The city government of Oakland, California was targeted by a ransomware attack on February 8th, with non-emergency services such as online payment of parking fines and taxes rendered inaccessible.
The city's systems for processing reports and issuing permits or licenses are also offline, and while 911 dispatch and fire emergency services were not affected, the police department has warned people of delayed response times. The attack has caused the closure of some of the city's buildings, and residents are being asked to email government offices before visiting, while phone lines redirect callers to recorded messages due to an influx of calls.
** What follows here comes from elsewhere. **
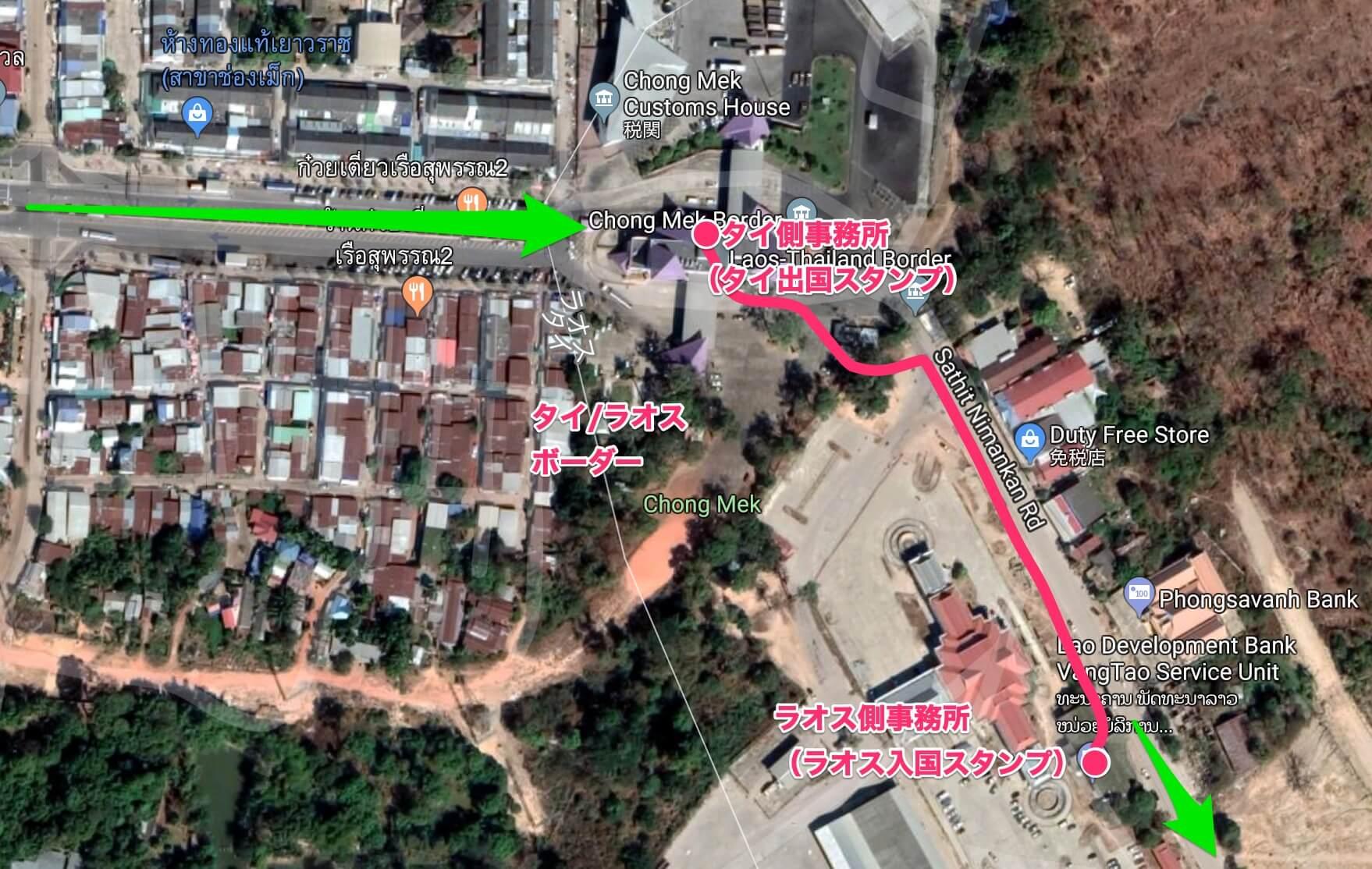 MAP4バンコク〜パクセー(国境越え)【タイ・ラオス②】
On February 14th, local officials declared a state of emergency to combat the effects of the attack, enabling them to purchase equipment and materials needed to restore government services, and to deploy emergency workers if necessary. The city's Information Technology Department is currently working with law enforcement and a leading forensics firm to investigate the scope and severity of the issue. While the details of the attack remain unclear, the city has promised to update the public when more information becomes available. Erfan Shadabi, cybersecurity expert with data security specialists comforte AG, shared how organizations can bolster their defenses against ransomware before their compromised:
“The ransomware incident affecting City of Oakland underscores a harsh reality that every governmental agency must confront: a ransomware attack isn’t just a remote possibility but rather a likely imminent event. The major objectives of the threat actors behind these attacks are to be able to halt operations, encrypt crucial operational data, and generally cause havoc in the provision of governmental services.
A better course of action other than relying on paying a ransom is to prepare for this eventuality with the following steps:
Back up your data regularly: Make sure you have a backup of all your important data and files on a separate device or cloud storage. Regularly backing up your data can help you recover quickly in case of a ransomware attack.
Train your employees on ransomware prevention: Educate your employees on how to identify and prevent ransomware attacks. This can include warning them about suspicious emails, not clicking on unknown links, and not downloading or installing unauthorized software.
And make sure to use data-centric security methods such as tokenization and format-preserving encryption protect the data itself rather than the environment around it. Even if hackers get their hands on data, they can’t blackmail organizations with the threat of imminent release of that data. And that’s what ransomware is all about—blackmail. Don’t let that happen to your organization. Accept the eventuality and prepare accordingly.”